Par Didier Pasamonik (L’Agence BD) le 24 mars 2014                      Lien  
Le Groupe Media-Participations vient de signer à l'occasion du Salon du Livre de Paris une joint-venture avec le groupe chinois Comicfans dans le but de développer ensemble une activité de diffusion de manhua (BD chinoise) en Europe et dans le monde. Rencontre avec François Pernot, l'artisan de cet accord stratégique.

Quelle est la nature de l’accord passé avec les Chinois ?

Nous avons créé une société en commun qui va développer la diffusion du manhua ailleurs qu’en Chine. Les Chinois ont une culture extraordinaire, une culture graphique extrêmement intéressante.
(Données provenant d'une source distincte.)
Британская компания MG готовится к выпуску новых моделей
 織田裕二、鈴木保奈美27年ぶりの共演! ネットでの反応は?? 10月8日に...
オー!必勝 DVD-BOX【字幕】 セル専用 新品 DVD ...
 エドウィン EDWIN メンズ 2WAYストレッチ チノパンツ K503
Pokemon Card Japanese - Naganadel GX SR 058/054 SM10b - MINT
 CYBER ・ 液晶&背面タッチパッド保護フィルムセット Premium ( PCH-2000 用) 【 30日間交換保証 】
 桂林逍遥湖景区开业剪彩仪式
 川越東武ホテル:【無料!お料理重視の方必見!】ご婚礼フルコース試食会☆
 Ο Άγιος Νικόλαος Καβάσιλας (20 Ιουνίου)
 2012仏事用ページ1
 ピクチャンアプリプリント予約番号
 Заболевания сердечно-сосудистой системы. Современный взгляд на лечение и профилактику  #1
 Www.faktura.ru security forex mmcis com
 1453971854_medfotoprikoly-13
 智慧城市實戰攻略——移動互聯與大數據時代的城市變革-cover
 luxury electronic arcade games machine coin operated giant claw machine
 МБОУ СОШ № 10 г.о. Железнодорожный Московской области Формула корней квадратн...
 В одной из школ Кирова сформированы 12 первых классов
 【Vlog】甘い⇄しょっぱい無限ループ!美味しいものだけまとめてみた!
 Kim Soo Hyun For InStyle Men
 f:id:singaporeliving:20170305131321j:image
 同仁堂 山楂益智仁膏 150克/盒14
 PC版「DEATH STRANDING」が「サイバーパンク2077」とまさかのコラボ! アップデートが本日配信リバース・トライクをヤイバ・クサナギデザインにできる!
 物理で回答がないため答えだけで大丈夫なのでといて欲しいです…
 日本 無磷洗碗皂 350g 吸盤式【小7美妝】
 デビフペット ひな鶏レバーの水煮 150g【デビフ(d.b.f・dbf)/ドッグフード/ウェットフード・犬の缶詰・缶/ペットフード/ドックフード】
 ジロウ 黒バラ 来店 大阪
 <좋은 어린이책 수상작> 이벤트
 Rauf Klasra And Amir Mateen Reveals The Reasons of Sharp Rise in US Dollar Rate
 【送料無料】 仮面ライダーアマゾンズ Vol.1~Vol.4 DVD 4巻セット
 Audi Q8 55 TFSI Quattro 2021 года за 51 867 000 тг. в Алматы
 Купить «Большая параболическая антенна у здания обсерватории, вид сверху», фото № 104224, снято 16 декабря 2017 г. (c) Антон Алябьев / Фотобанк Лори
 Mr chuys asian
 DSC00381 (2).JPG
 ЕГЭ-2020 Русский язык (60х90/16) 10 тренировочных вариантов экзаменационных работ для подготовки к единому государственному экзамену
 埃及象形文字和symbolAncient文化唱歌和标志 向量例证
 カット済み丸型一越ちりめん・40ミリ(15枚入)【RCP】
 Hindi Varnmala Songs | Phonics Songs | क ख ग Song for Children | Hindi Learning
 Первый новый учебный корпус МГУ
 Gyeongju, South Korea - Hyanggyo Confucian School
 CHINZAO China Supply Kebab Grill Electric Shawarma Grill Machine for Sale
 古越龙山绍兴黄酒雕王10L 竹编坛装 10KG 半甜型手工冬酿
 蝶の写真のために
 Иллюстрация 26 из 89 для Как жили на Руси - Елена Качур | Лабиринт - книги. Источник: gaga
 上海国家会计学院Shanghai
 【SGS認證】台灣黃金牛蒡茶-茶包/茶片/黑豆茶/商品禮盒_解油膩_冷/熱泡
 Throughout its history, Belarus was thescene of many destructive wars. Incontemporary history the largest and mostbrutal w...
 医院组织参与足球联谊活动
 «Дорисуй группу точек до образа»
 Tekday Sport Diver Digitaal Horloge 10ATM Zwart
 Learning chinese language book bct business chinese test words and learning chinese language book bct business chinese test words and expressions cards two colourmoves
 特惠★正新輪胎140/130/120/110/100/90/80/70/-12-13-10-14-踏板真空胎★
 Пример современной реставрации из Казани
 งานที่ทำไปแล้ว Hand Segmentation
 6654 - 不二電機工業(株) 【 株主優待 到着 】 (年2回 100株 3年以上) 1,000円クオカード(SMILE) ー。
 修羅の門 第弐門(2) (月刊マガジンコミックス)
J’ai eu la chance de rencontrer un éditeur exceptionnel, Jin Cheng, qui est le fondateur de Comicfans, également fondateur du Prix du Dragon d’Or et du Festival de Guangdong. Nous avons décidé d’amener, de manière très progressive, prudente, avec une sélection éditoriale impitoyable et de la création, une forme de bande dessinée qui n’est certainement pas celle que nous faisons en Francophonie, ni celle que font les Japonais ou les Américains, mais une bande dessinée propre à la culture chinoise.

François Pernot (Media-Participations) : "On ne peut pas trouver de meilleur partenaire que Media-Participations en Europe."
Jin Cheng, le patron de la société Comicfans

Qui sera l’opérateur éditorial de cette structure ?

L’éditeur et propriétaire de Comicfans, Jin Cheng, et nous avons toute une structure française qui va travailler avec lui.

C’est une joint-venture ?

Absolument, à 50-50.

Il y a également sur la Chine des projets de dessins animés...

Nous avons beaucoup de projets en Chine, cela fait 20 ans que nous y vendons des droits de bande dessinée. Depuis plus longtemps que cela, nous produisons de l’animation avec les Chinois, et pas forcément avec les mêmes partenaires. Nous avons plusieurs partenariats en cours.

Est-ce que c’est la réponse du berger à la bergère en direction des Japonais ?

Non, pas du tout, parce que notre activité avec les Japonais est en gros développement. Les gens ne voient que ce qui se passe sur le papier, mais il ne faut pas oublier que Media-Participations est le premier distributeur de dessins animés japonais en Europe, et ça marche de mieux en mieux. Nous sommes aussi sur le jeu vidéo, nous avons des joint-ventures avec d’autres types de sociétés japonaises, à travers nos filiales Hanuman et Gravity, avec des tas de choses...

Il n’y a donc pas de berger et de bergère : il y a des pôles de création exceptionnels qui ont tous des identités propres, des valeurs spécifiques, et Média-Participations qui se veut un projet patrimonial d’abord de création, mais aussi de diffusion, est présent sur ces positions.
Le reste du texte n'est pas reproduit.